** begin **
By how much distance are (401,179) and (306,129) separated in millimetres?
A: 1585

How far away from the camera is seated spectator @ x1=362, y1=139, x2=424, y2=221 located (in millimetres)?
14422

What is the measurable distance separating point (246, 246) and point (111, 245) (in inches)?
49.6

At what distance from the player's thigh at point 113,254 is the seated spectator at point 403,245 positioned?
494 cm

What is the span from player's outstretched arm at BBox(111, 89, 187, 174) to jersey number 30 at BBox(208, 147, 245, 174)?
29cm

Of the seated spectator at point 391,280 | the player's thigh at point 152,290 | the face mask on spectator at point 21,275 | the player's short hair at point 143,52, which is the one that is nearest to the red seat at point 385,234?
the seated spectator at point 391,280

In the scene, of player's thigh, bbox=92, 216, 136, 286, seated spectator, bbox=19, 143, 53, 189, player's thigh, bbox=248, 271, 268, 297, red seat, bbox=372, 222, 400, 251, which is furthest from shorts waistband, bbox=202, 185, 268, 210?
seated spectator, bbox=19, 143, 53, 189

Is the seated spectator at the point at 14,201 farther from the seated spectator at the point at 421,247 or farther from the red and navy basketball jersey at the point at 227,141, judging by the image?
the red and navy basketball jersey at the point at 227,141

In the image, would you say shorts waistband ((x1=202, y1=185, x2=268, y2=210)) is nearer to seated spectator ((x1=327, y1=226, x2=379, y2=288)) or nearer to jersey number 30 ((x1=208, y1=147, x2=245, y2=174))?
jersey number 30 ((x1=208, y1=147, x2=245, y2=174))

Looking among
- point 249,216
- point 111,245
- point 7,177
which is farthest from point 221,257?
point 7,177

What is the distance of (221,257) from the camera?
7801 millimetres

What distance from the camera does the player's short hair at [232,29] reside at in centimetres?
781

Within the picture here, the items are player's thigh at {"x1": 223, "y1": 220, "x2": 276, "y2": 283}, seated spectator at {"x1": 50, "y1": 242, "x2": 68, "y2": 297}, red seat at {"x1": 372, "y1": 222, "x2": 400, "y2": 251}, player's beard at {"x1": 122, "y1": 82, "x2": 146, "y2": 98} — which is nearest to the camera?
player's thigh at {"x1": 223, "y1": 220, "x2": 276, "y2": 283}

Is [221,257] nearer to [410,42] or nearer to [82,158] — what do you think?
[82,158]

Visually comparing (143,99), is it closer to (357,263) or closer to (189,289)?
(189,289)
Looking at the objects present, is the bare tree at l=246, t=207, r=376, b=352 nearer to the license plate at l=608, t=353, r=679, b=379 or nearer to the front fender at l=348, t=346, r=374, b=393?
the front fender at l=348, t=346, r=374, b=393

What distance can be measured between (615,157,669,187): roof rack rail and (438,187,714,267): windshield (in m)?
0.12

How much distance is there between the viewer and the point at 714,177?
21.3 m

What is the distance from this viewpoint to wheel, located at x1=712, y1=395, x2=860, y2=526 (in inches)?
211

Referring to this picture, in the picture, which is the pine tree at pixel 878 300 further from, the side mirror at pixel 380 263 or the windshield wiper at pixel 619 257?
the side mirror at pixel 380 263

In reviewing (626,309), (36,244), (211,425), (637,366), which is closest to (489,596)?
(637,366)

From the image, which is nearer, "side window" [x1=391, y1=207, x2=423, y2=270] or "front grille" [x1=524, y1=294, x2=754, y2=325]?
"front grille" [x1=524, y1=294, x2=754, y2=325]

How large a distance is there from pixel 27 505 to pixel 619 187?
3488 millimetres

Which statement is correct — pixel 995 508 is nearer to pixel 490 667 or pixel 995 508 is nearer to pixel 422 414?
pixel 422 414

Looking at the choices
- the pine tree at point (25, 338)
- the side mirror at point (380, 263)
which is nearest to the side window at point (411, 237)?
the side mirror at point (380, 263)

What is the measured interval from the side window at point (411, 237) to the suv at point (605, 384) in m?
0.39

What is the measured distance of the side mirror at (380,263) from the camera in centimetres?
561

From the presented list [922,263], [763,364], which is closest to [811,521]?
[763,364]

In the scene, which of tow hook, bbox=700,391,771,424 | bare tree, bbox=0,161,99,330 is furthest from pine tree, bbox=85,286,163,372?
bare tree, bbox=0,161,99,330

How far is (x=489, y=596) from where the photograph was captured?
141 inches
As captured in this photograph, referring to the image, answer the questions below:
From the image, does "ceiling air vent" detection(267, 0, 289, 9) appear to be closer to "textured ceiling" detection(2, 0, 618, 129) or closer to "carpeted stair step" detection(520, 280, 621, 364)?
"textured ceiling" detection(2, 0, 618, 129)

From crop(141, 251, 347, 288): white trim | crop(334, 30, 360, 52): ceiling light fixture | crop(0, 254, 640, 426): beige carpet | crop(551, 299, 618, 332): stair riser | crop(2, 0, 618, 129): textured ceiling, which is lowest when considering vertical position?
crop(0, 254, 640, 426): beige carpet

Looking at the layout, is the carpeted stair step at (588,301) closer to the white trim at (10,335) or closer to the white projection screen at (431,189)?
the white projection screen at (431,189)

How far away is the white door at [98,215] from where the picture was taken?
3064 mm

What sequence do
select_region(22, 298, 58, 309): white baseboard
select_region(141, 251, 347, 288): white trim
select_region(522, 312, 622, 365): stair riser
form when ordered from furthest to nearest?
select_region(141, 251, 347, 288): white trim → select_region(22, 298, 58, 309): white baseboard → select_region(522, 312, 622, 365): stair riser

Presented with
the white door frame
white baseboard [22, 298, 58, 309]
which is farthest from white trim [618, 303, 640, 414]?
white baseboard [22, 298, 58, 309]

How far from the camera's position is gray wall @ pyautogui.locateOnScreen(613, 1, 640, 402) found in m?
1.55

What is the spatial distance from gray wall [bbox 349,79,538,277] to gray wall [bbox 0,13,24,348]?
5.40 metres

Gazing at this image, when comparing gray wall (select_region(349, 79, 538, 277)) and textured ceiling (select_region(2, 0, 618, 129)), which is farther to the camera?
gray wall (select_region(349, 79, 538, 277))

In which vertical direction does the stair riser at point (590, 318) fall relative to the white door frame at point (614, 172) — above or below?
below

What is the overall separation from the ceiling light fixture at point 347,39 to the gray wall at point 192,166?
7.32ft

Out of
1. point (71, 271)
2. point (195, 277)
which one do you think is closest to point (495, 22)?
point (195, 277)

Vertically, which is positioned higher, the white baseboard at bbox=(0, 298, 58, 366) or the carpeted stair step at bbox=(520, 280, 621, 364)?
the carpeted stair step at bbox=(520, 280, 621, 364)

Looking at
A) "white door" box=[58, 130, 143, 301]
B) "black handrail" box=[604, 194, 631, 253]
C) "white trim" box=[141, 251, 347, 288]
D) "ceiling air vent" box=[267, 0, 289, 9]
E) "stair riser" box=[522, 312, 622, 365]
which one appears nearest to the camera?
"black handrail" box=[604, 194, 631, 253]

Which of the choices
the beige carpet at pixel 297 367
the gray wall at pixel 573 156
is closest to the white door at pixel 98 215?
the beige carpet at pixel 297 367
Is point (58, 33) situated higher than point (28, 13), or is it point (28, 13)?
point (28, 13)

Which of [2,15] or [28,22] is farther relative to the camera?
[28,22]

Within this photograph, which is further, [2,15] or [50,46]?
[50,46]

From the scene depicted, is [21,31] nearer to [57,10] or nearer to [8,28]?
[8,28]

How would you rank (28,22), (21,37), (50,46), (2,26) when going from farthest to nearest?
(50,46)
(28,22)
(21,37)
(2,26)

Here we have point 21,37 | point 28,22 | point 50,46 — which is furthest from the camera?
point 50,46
** end **
GIVEN INSTRUCTION —
Reproduce the entries above exactly.

THE COMPLETED TASK —
By how much distance are (401,179) and (306,129) separated in millimetres?
A: 1585

How far away from the camera is seated spectator @ x1=362, y1=139, x2=424, y2=221 located (in millimetres)?
14422

What is the measurable distance separating point (246, 246) and point (111, 245) (in inches)?
49.6

At what distance from the player's thigh at point 113,254 is the seated spectator at point 403,245 positioned?
494 cm

What is the span from player's outstretched arm at BBox(111, 89, 187, 174) to jersey number 30 at BBox(208, 147, 245, 174)?
29cm

Of the seated spectator at point 391,280 | the player's thigh at point 152,290 | the face mask on spectator at point 21,275 | the player's short hair at point 143,52, which is the one that is nearest to the red seat at point 385,234?
the seated spectator at point 391,280

In the scene, of player's thigh, bbox=92, 216, 136, 286, seated spectator, bbox=19, 143, 53, 189, player's thigh, bbox=248, 271, 268, 297, red seat, bbox=372, 222, 400, 251, which is furthest from shorts waistband, bbox=202, 185, 268, 210?
seated spectator, bbox=19, 143, 53, 189

Is the seated spectator at the point at 14,201 farther from the seated spectator at the point at 421,247 or farther from the red and navy basketball jersey at the point at 227,141, judging by the image?
the red and navy basketball jersey at the point at 227,141

In the image, would you say shorts waistband ((x1=202, y1=185, x2=268, y2=210)) is nearer to seated spectator ((x1=327, y1=226, x2=379, y2=288)) or nearer to jersey number 30 ((x1=208, y1=147, x2=245, y2=174))?
jersey number 30 ((x1=208, y1=147, x2=245, y2=174))

Looking among
- point 249,216
- point 111,245
- point 7,177
which is farthest from point 221,257?
point 7,177

What is the distance of (221,257) from the camera?
7801 millimetres

What distance from the camera does the player's short hair at [232,29] reside at in centimetres?
781

Within the picture here, the items are player's thigh at {"x1": 223, "y1": 220, "x2": 276, "y2": 283}, seated spectator at {"x1": 50, "y1": 242, "x2": 68, "y2": 297}, red seat at {"x1": 372, "y1": 222, "x2": 400, "y2": 251}, player's beard at {"x1": 122, "y1": 82, "x2": 146, "y2": 98} — which is nearest to the camera?
player's thigh at {"x1": 223, "y1": 220, "x2": 276, "y2": 283}

Is [221,257] nearer to [410,42] or nearer to [82,158] — what do you think?
[82,158]

Visually comparing (143,99), is it closer to (357,263) or closer to (189,289)?
(189,289)
Looking at the objects present, is the bare tree at l=246, t=207, r=376, b=352 nearer to the license plate at l=608, t=353, r=679, b=379 or nearer to the front fender at l=348, t=346, r=374, b=393?
the front fender at l=348, t=346, r=374, b=393

What distance can be measured between (615,157,669,187): roof rack rail and (438,187,714,267): windshield (in m)?
0.12

How much distance is there between the viewer and the point at 714,177?
21.3 m

What is the distance from this viewpoint to wheel, located at x1=712, y1=395, x2=860, y2=526 (in inches)?
211

Referring to this picture, in the picture, which is the pine tree at pixel 878 300 further from, the side mirror at pixel 380 263 or the windshield wiper at pixel 619 257?
the side mirror at pixel 380 263

In reviewing (626,309), (36,244), (211,425), (637,366), which is closest to (489,596)?
(637,366)

From the image, which is nearer, "side window" [x1=391, y1=207, x2=423, y2=270] or "front grille" [x1=524, y1=294, x2=754, y2=325]?
"front grille" [x1=524, y1=294, x2=754, y2=325]

How large a distance is there from pixel 27 505 to pixel 619 187?
3488 millimetres

Which statement is correct — pixel 995 508 is nearer to pixel 490 667 or pixel 995 508 is nearer to pixel 422 414?
pixel 422 414

Looking at the choices
- the pine tree at point (25, 338)
- the side mirror at point (380, 263)
which is nearest to the side window at point (411, 237)?
the side mirror at point (380, 263)

What is the measured interval from the side window at point (411, 237) to the suv at point (605, 384) in m?
0.39

What is the measured distance of the side mirror at (380,263) from the camera in centimetres?
561

From the presented list [922,263], [763,364], which is closest to [811,521]?
[763,364]

In the scene, which of tow hook, bbox=700,391,771,424 | bare tree, bbox=0,161,99,330 is furthest from pine tree, bbox=85,286,163,372?
bare tree, bbox=0,161,99,330

How far is (x=489, y=596) from where the photograph was captured?
141 inches
As captured in this photograph, referring to the image, answer the questions below:
From the image, does "ceiling air vent" detection(267, 0, 289, 9) appear to be closer to "textured ceiling" detection(2, 0, 618, 129) or closer to "carpeted stair step" detection(520, 280, 621, 364)?
"textured ceiling" detection(2, 0, 618, 129)

From crop(141, 251, 347, 288): white trim | crop(334, 30, 360, 52): ceiling light fixture | crop(0, 254, 640, 426): beige carpet | crop(551, 299, 618, 332): stair riser | crop(2, 0, 618, 129): textured ceiling, which is lowest when considering vertical position?
crop(0, 254, 640, 426): beige carpet

Looking at the layout, is the carpeted stair step at (588,301) closer to the white trim at (10,335) or closer to the white projection screen at (431,189)?
the white projection screen at (431,189)

How far away is the white door at [98,215] from where the picture was taken?
3064 mm

What sequence do
select_region(22, 298, 58, 309): white baseboard
select_region(141, 251, 347, 288): white trim
select_region(522, 312, 622, 365): stair riser
form when ordered from furthest to nearest?
select_region(141, 251, 347, 288): white trim → select_region(22, 298, 58, 309): white baseboard → select_region(522, 312, 622, 365): stair riser

Presented with
the white door frame
white baseboard [22, 298, 58, 309]
which is farthest from white trim [618, 303, 640, 414]?
white baseboard [22, 298, 58, 309]

How far from the camera's position is gray wall @ pyautogui.locateOnScreen(613, 1, 640, 402) found in m?
1.55

What is the spatial distance from gray wall [bbox 349,79,538,277] to gray wall [bbox 0,13,24,348]?
5.40 metres

Gazing at this image, when comparing gray wall (select_region(349, 79, 538, 277)) and textured ceiling (select_region(2, 0, 618, 129)), which is farther to the camera?
gray wall (select_region(349, 79, 538, 277))

In which vertical direction does the stair riser at point (590, 318) fall relative to the white door frame at point (614, 172) — above or below?
below

What is the overall separation from the ceiling light fixture at point 347,39 to the gray wall at point 192,166?
7.32ft

Out of
1. point (71, 271)
2. point (195, 277)
which one do you think is closest to point (495, 22)?
point (195, 277)

Vertically, which is positioned higher, the white baseboard at bbox=(0, 298, 58, 366) or the carpeted stair step at bbox=(520, 280, 621, 364)?
the carpeted stair step at bbox=(520, 280, 621, 364)

Looking at
A) "white door" box=[58, 130, 143, 301]
B) "black handrail" box=[604, 194, 631, 253]
C) "white trim" box=[141, 251, 347, 288]
D) "ceiling air vent" box=[267, 0, 289, 9]
E) "stair riser" box=[522, 312, 622, 365]
which one appears nearest to the camera?
"black handrail" box=[604, 194, 631, 253]

Which of the choices
the beige carpet at pixel 297 367
the gray wall at pixel 573 156
is closest to the white door at pixel 98 215?
the beige carpet at pixel 297 367
Is point (58, 33) situated higher than point (28, 13), or is it point (28, 13)?
point (28, 13)

Which of [2,15] or [28,22] is farther relative to the camera?
[28,22]

Within this photograph, which is further, [2,15] or [50,46]?
[50,46]

From the scene depicted, is [21,31] nearer to [57,10] or nearer to [8,28]?
[8,28]

How would you rank (28,22), (21,37), (50,46), (2,26) when going from farthest to nearest?
(50,46)
(28,22)
(21,37)
(2,26)

Here we have point 21,37 | point 28,22 | point 50,46 — which is furthest from the camera?
point 50,46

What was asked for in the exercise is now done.